Near the start of my NEX-7 postings, a reader asked me if I saw purple corners when the camera is used with wide angle lenses. I replied that I had noticed the effect with the 24 mm Elmar. I’ve had a chance to do some more reading and some more experimentation, and here’s what I’ve found.
The effect is real. It is related to the angle of the focused light to the sensor. In the middle of the image, no matter what the focal length of the lens, that angle is 90°. As you move toward the edges of the image, and especially the corners, the angle becomes more acute. It’s well known in film cameras that this changing angle produces images that get darker towards the corners. Some manufacturers of short focal length view camera lenses have produced filters to place in front of the lens to cancel out this effect.
In digital cameras, not only does the image get darker toward the corners, there are color shifts, usually towards magenta. Leica, in their M9, uses both angled micro-lenses on the sensor and lens specific processing in the camera to correct this effect.
The purple corner effect gets worse as the nodal point of the lens gets closer to the sensor plane. This means the wide angle lenses are more affected than longer focal lengths, and that lenses made for rangefinder cameras are more affected than those made for SLR’s, which have designs that move the nodal point further away from the sensor plane to keep the rear elements from interfering with the swinging mirror. To a small extent (unless we’re talking about macro lenses), the effect is worse when the lenses focused on infinity, and appears to be very slightly worse when the lens is stopped down.
Here’s a picture taken with the NEX-7 and the Leica f/3.8 24 mm Elmar M ASPH. Both the lens falloff and the purple-corner effect are quite visible. For reasons that are unclear to me, the right side of the image is more affected than the left.
Here’s a similar picture taken with the NEX-7 and the 16mm Sony lens.
All else being equal, you would expect more light falloff toward the corners and the corners to be more tinted purple than with the 24 mm lens. This doesn’t happen. There is slight light falloff, and essentially no purple-corner effect. Sony must be doing some processing in the camera that affects even supposedly raw files. That’s nice for people who are happy with the quality of the Sony 16mm lens, but it doesn’t help those of us who are looking for lens quality commensurate with the NEX-7 sensor quality.
I investigated what can be done about fixing images like the above in post-processing. I picked a day when the sky was flat overcast and took some pictures of the sky with the NEX-7 and the Leica 24 mm Elmar.

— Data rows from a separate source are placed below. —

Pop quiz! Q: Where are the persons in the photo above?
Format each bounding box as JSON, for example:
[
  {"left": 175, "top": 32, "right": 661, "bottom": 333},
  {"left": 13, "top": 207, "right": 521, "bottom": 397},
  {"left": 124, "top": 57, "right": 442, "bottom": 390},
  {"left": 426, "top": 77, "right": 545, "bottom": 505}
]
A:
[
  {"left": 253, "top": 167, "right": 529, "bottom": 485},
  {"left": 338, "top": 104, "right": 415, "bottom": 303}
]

Here’s an example of what happens when you place the sky on Zone V:
I made exposures at various apertures and various Zone placements, analyzing the results in Photoshop. The amount of light falloff toward the corners as measured in CIELab varied with Zone placement, but the color shift as measured by the a* and b*values was remarkably consistent. From the center to the upper right corner, where the worst color shifts occur, a* went from 0 to 10, and b* went from zero to -6.
That led me to a way to make corrections to real images: create a correction image in the CIELab color space to be subtracted from a CIELab version of the image to be corrected. While mathematically fairly pure, I doubted that I’d actually use such a correction image, since I don’t normally work in CIELab. Instead, I tried to come up with an approximation which would allow me to stay in ProPhoto RGB.
I took the Zone V image of the sky and applied a Gaussian blur with 100 pixel radius to get rid of any fine structure that might exist in the image. I then inverted it, and, by moving the black point slider in the Levels control, brought the black point up to the darkest value in the image. I saved that image for further use as the corrector image. The corrector image looks like this:
I tested the corrector image by pasting it is a layer over the original sky image, setting the blending mode to “Linear Dodge”, and adjusting the opacity until the corrected image was consistent across the whole screen.
I then tried the correction process with a real image and got this:
Too flat. I like some light falloff towards the edges of wide angle pictures. I added some:
The good news is the purple corners can be fixed in post processing. The bad news is it takes about a minute an image to apply the fix (this could be improved greatly by creating a Photoshop Action), and you have to leave Lightroom to do it. There may be other Photoshop blending modes that work better.
I couldn’t figure out how to make the corrections with Lightroom’s Camera Calibration tool, but there may be a way to do that. It’s also worth looking at DxO. I could have spent more effort on getting a picture of something that’s really flat white to serve as a basis for the correction process; that’s not as easy as it sounds. I’m suspicious of the accuracy of my quick and dirty sky picture, especially since it’s darker towards the top. It worked well enough, though.